→ **Short exercise**: Rewrite all of the data below, switching every "camera" to "observer" and keeping everything else unchanged.

(Dataset entries)
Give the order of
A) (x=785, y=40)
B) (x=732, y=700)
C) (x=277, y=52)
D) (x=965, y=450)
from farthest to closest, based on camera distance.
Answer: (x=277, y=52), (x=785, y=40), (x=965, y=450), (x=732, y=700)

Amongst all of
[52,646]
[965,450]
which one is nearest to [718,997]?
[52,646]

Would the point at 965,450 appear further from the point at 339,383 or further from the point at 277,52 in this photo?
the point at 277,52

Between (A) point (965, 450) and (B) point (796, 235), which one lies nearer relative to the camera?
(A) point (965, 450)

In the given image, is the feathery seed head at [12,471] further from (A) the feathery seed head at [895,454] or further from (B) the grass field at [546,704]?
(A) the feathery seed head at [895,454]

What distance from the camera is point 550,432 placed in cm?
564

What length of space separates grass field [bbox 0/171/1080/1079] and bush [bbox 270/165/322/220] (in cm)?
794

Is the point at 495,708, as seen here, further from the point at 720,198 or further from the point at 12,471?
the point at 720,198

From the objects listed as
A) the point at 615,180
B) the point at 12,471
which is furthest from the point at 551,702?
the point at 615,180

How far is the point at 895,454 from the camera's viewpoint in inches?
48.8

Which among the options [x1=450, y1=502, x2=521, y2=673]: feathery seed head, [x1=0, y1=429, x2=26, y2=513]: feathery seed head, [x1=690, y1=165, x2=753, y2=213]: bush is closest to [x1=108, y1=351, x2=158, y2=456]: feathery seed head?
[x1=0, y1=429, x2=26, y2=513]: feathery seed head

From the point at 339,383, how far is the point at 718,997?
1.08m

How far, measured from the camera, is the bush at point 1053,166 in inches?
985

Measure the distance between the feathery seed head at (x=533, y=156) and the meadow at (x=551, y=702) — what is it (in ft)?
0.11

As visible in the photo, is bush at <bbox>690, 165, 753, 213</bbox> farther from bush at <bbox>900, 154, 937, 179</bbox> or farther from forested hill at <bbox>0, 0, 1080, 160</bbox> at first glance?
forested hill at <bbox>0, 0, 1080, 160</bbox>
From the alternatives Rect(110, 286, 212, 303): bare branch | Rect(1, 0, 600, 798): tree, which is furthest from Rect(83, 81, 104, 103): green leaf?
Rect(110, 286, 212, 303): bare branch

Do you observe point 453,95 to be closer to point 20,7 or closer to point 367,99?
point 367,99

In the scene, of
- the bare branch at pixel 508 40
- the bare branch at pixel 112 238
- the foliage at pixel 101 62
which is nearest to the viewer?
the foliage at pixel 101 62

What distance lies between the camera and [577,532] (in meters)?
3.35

→ **Final result**:
Give the order of
A) (x=785, y=40)
B) (x=732, y=700)
C) (x=277, y=52)
D) (x=965, y=450)
from farthest to closest, based on observer distance.
Answer: (x=277, y=52), (x=785, y=40), (x=965, y=450), (x=732, y=700)

Amongst all of
[52,646]
[965,450]
which one is nearest to [718,997]?
[52,646]

Would the point at 965,450 appear further from the point at 339,383 or further from the point at 277,52 in this photo?
the point at 277,52

Between (A) point (965, 450) and (B) point (796, 235), which one lies nearer relative to the observer?
(A) point (965, 450)

In the given image, is the feathery seed head at [12,471] further from (A) the feathery seed head at [895,454] or further from (B) the grass field at [546,704]?
(A) the feathery seed head at [895,454]

What distance from the observer is point 550,432 placed in cm?
564

What length of space separates grass field [bbox 0/171/1080/1079] and bush [bbox 270/165/322/220] (in cm)?
794

Is the point at 495,708, as seen here, further from the point at 720,198 or further from the point at 12,471?
the point at 720,198

From the objects listed as
A) the point at 615,180
B) the point at 12,471
which is furthest from the point at 551,702?
the point at 615,180

How far is the point at 895,454 from the observer's viewpoint in inches?
48.8

Which among the options [x1=450, y1=502, x2=521, y2=673]: feathery seed head, [x1=0, y1=429, x2=26, y2=513]: feathery seed head, [x1=690, y1=165, x2=753, y2=213]: bush is closest to [x1=108, y1=351, x2=158, y2=456]: feathery seed head?
[x1=0, y1=429, x2=26, y2=513]: feathery seed head

From the point at 339,383, how far is the point at 718,997?
1.08m

How far, measured from the observer, is the bush at point 1053,166 in inches?
985

Measure the distance between the feathery seed head at (x=533, y=156) and the meadow at (x=551, y=702) — what is it (in ft)?
0.11

As visible in the photo, is bush at <bbox>690, 165, 753, 213</bbox> farther from bush at <bbox>900, 154, 937, 179</bbox> or farther from forested hill at <bbox>0, 0, 1080, 160</bbox> at first glance?
forested hill at <bbox>0, 0, 1080, 160</bbox>
From the alternatives Rect(110, 286, 212, 303): bare branch | Rect(1, 0, 600, 798): tree, which is furthest from Rect(83, 81, 104, 103): green leaf?
Rect(110, 286, 212, 303): bare branch

Do you observe point 453,95 to be closer to point 20,7 or closer to point 367,99?
point 367,99

In the scene, of
- the bare branch at pixel 508 40
- the bare branch at pixel 112 238
- the foliage at pixel 101 62
which is nearest to the viewer?
the foliage at pixel 101 62

What distance lies between the observer and [577,532] (in meters)?
3.35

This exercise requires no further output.